──────── Recorded data
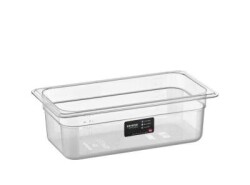 Gastronom Küvet - BORA PLASTiK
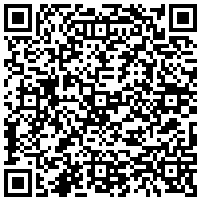 QR Code for bitcoin:bitcoin:bitcoin:bitcoin:bitcoin:bitcoin:bitcoin:bitcoin:bitcoin:bitcoin:bitcoin:dash:Xu3Chj5xMVg2B14qAudamSWEL7M8PPbmUH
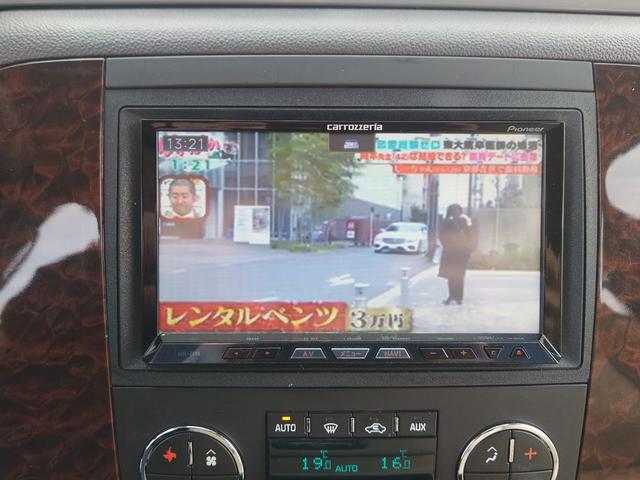 ＧＭＣ ＧＭＣユーコン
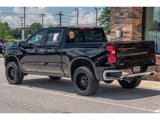 Used 2023 Chevrolet Silverado 1500 LT w/ Z71 Off-Road Package image 5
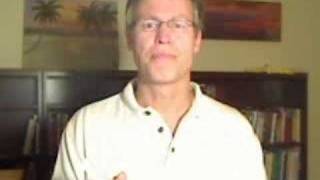 Who Will Do What by When Book Promo
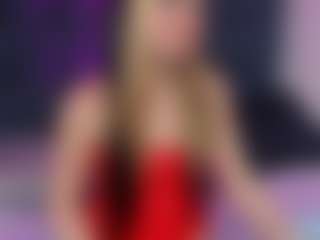 Sasha-wish's Live Sex Cam Show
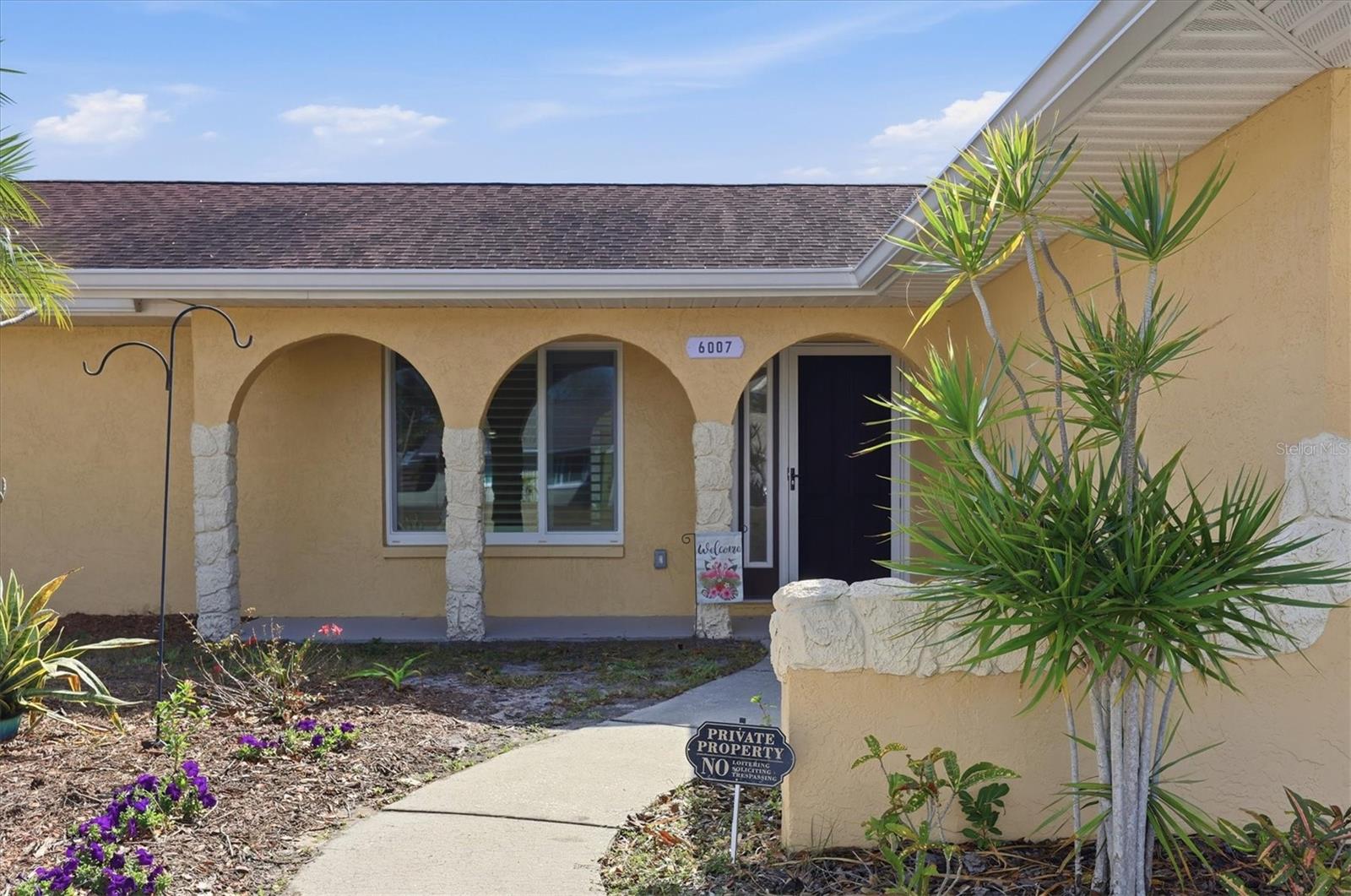 6007 9TH AVE W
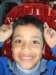 dsc00618_small.jpg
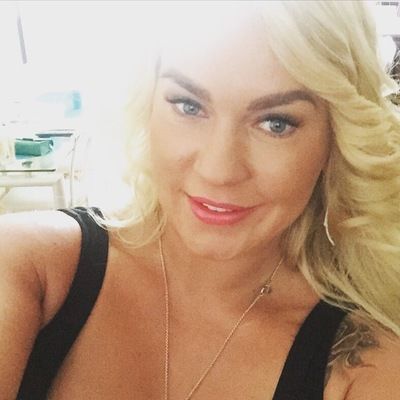 Юлия Владимирова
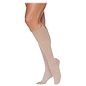 Sigvaris Sigvaris 782 Medical EverSheer Knee-High Closed Toe Women's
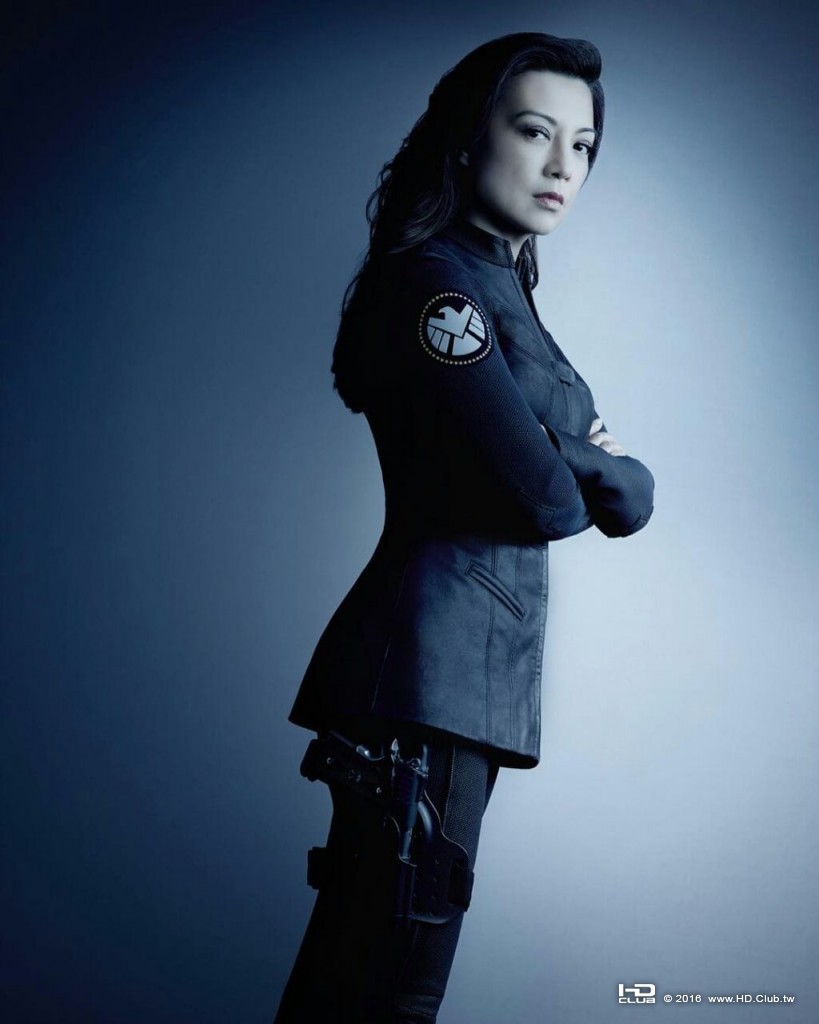Agents-of-S.H.I.E.L.D.-Ming-Na-Wen-819x1024.jpg
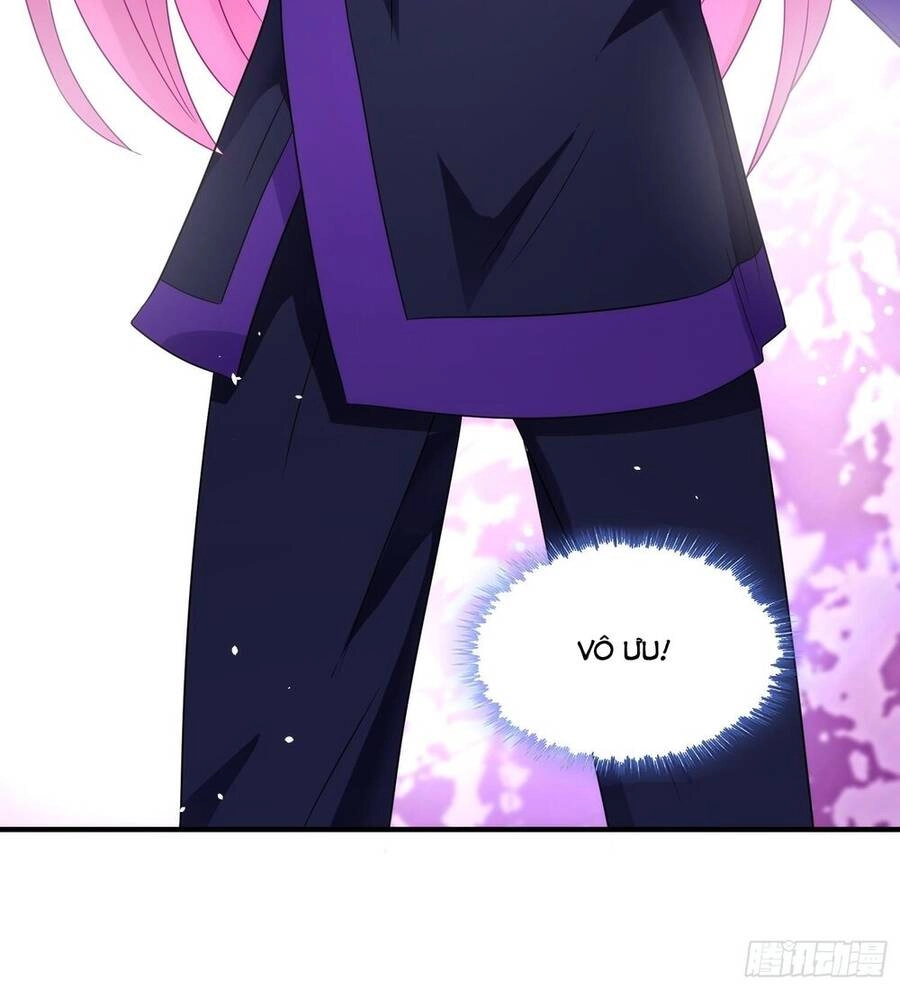 Người Ở Rể Bị Ép Thành Phản Diện Chapter 284 - 30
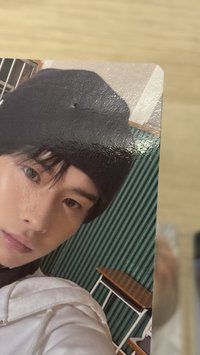冬單直播卡（可當綁）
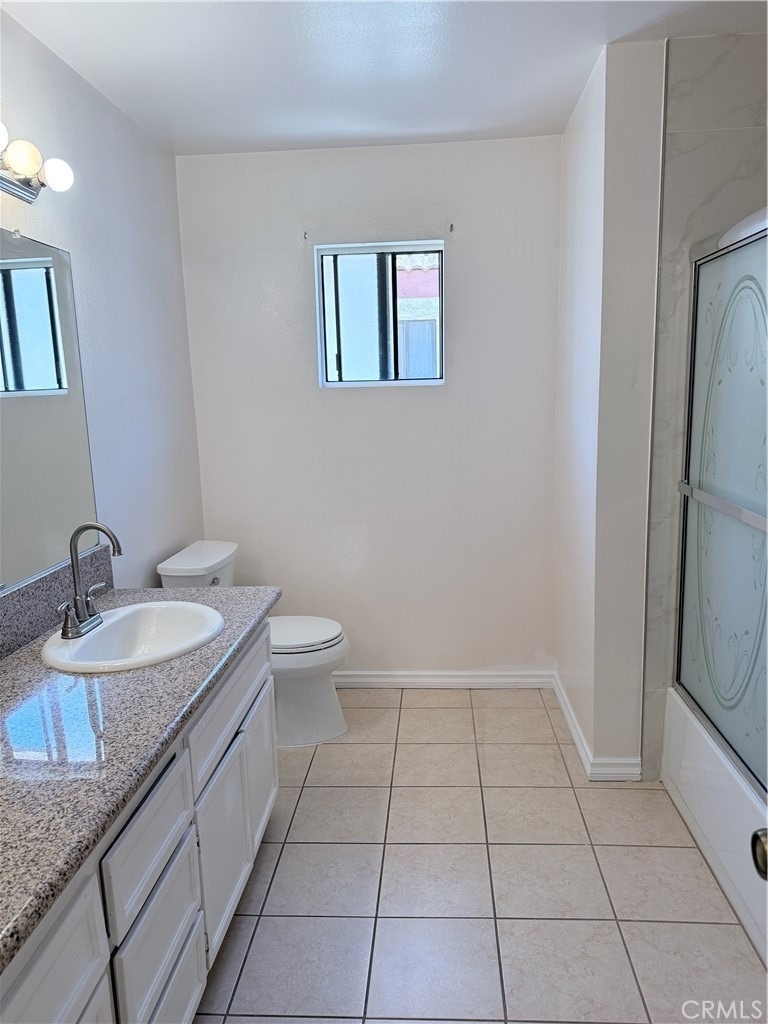 511 N Mcpherrin - Photo 14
────────────────
Reproduce every one of the records above word for word, with the picture markers left out so that only the caption text appears.

 Gastronom Küvet - BORA PLASTiK
 QR Code for bitcoin:bitcoin:bitcoin:bitcoin:bitcoin:bitcoin:bitcoin:bitcoin:bitcoin:bitcoin:bitcoin:dash:Xu3Chj5xMVg2B14qAudamSWEL7M8PPbmUH
 ＧＭＣ ＧＭＣユーコン
 Used 2023 Chevrolet Silverado 1500 LT w/ Z71 Off-Road Package image 5
 Who Will Do What by When Book Promo
 Sasha-wish's Live Sex Cam Show
 6007 9TH AVE W
 dsc00618_small.jpg
 Юлия Владимирова
 Sigvaris Sigvaris 782 Medical EverSheer Knee-High Closed Toe Women's
Agents-of-S.H.I.E.L.D.-Ming-Na-Wen-819x1024.jpg
 Người Ở Rể Bị Ép Thành Phản Diện Chapter 284 - 30
冬單直播卡（可當綁）
 511 N Mcpherrin - Photo 14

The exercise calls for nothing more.